*** Exercise data Section Begins ***
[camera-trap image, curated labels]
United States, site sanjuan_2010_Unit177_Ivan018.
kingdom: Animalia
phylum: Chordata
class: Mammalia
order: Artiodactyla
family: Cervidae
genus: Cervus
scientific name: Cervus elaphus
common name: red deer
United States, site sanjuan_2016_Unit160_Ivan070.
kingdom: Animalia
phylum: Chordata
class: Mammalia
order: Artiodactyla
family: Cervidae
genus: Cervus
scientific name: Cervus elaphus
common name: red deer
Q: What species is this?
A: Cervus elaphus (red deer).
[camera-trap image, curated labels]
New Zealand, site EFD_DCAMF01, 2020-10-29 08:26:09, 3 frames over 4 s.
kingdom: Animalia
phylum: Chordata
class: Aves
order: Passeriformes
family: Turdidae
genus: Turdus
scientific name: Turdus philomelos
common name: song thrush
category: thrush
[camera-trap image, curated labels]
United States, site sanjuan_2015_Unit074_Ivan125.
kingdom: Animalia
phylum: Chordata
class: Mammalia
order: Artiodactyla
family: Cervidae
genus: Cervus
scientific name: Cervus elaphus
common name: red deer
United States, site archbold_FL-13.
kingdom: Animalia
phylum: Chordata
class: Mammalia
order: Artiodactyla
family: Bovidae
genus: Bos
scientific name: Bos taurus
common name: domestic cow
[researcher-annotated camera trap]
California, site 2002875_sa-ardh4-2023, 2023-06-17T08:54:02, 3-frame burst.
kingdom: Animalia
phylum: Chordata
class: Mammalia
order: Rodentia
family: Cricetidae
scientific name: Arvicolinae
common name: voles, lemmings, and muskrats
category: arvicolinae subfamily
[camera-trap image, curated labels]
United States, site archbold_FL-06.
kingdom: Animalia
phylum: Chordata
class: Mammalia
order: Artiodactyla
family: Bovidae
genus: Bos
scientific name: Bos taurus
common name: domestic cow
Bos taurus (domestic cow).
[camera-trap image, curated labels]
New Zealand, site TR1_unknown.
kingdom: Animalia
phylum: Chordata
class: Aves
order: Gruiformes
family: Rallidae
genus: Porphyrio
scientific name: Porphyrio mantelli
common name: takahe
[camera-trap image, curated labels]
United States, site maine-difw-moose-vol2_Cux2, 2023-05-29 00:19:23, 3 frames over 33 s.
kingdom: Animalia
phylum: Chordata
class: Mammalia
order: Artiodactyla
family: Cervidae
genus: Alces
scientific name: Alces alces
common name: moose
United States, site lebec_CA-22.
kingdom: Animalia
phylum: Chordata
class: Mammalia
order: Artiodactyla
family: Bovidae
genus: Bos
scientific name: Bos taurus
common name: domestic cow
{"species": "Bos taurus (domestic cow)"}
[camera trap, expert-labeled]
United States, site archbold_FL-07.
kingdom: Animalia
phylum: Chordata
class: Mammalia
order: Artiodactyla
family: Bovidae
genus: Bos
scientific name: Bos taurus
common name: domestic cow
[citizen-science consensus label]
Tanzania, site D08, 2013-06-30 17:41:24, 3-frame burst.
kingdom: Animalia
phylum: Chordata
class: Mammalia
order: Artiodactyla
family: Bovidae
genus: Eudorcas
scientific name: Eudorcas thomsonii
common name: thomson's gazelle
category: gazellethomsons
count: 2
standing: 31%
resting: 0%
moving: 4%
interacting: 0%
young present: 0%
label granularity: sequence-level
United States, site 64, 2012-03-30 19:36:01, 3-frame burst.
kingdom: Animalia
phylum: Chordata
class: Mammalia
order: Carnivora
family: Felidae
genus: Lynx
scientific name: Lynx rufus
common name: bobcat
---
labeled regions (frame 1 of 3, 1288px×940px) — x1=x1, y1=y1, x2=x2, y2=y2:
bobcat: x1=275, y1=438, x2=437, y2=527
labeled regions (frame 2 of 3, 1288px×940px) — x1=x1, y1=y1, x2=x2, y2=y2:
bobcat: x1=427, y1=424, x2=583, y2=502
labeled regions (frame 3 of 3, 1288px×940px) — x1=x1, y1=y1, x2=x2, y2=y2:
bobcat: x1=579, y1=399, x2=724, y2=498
*** Exercise data Section Ends ***
### [Goal of the exercise]
The listing above is to be restated word for word.

### [Answer to this task]
[camera-trap image, curated labels]
United States, site sanjuan_2010_Unit177_Ivan018.
kingdom: Animalia
phylum: Chordata
class: Mammalia
order: Artiodactyla
family: Cervidae
genus: Cervus
scientific name: Cervus elaphus
common name: red deer
United States, site sanjuan_2016_Unit160_Ivan070.
kingdom: Animalia
phylum: Chordata
class: Mammalia
order: Artiodactyla
family: Cervidae
genus: Cervus
scientific name: Cervus elaphus
common name: red deer
Q: What species is this?
A: Cervus elaphus (red deer).
[camera-trap image, curated labels]
New Zealand, site EFD_DCAMF01, 2020-10-29 08:26:09, 3 frames over 4 s.
kingdom: Animalia
phylum: Chordata
class: Aves
order: Passeriformes
family: Turdidae
genus: Turdus
scientific name: Turdus philomelos
common name: song thrush
category: thrush
[camera-trap image, curated labels]
United States, site sanjuan_2015_Unit074_Ivan125.
kingdom: Animalia
phylum: Chordata
class: Mammalia
order: Artiodactyla
family: Cervidae
genus: Cervus
scientific name: Cervus elaphus
common name: red deer
United States, site archbold_FL-13.
kingdom: Animalia
phylum: Chordata
class: Mammalia
order: Artiodactyla
family: Bovidae
genus: Bos
scientific name: Bos taurus
common name: domestic cow
[researcher-annotated camera trap]
California, site 2002875_sa-ardh4-2023, 2023-06-17T08:54:02, 3-frame burst.
kingdom: Animalia
phylum: Chordata
class: Mammalia
order: Rodentia
family: Cricetidae
scientific name: Arvicolinae
common name: voles, lemmings, and muskrats
category: arvicolinae subfamily
[camera-trap image, curated labels]
United States, site archbold_FL-06.
kingdom: Animalia
phylum: Chordata
class: Mammalia
order: Artiodactyla
family: Bovidae
genus: Bos
scientific name: Bos taurus
common name: domestic cow
Bos taurus (domestic cow).
[camera-trap image, curated labels]
New Zealand, site TR1_unknown.
kingdom: Animalia
phylum: Chordata
class: Aves
order: Gruiformes
family: Rallidae
genus: Porphyrio
scientific name: Porphyrio mantelli
common name: takahe
[camera-trap image, curated labels]
United States, site maine-difw-moose-vol2_Cux2, 2023-05-29 00:19:23, 3 frames over 33 s.
kingdom: Animalia
phylum: Chordata
class: Mammalia
order: Artiodactyla
family: Cervidae
genus: Alces
scientific name: Alces alces
common name: moose
United States, site lebec_CA-22.
kingdom: Animalia
phylum: Chordata
class: Mammalia
order: Artiodactyla
family: Bovidae
genus: Bos
scientific name: Bos taurus
common name: domestic cow
{"species": "Bos taurus (domestic cow)"}
[camera trap, expert-labeled]
United States, site archbold_FL-07.
kingdom: Animalia
phylum: Chordata
class: Mammalia
order: Artiodactyla
family: Bovidae
genus: Bos
scientific name: Bos taurus
common name: domestic cow
[citizen-science consensus label]
Tanzania, site D08, 2013-06-30 17:41:24, 3-frame burst.
kingdom: Animalia
phylum: Chordata
class: Mammalia
order: Artiodactyla
family: Bovidae
genus: Eudorcas
scientific name: Eudorcas thomsonii
common name: thomson's gazelle
category: gazellethomsons
count: 2
standing: 31%
resting: 0%
moving: 4%
interacting: 0%
young present: 0%
label granularity: sequence-level
United States, site 64, 2012-03-30 19:36:01, 3-frame burst.
kingdom: Animalia
phylum: Chordata
class: Mammalia
order: Carnivora
family: Felidae
genus: Lynx
scientific name: Lynx rufus
common name: bobcat
---
labeled regions (frame 1 of 3, 1288px×940px) — x1=x1, y1=y1, x2=x2, y2=y2:
bobcat: x1=275, y1=438, x2=437, y2=527
labeled regions (frame 2 of 3, 1288px×940px) — x1=x1, y1=y1, x2=x2, y2=y2:
bobcat: x1=427, y1=424, x2=583, y2=502
labeled regions (frame 3 of 3, 1288px×940px) — x1=x1, y1=y1, x2=x2, y2=y2:
bobcat: x1=579, y1=399, x2=724, y2=498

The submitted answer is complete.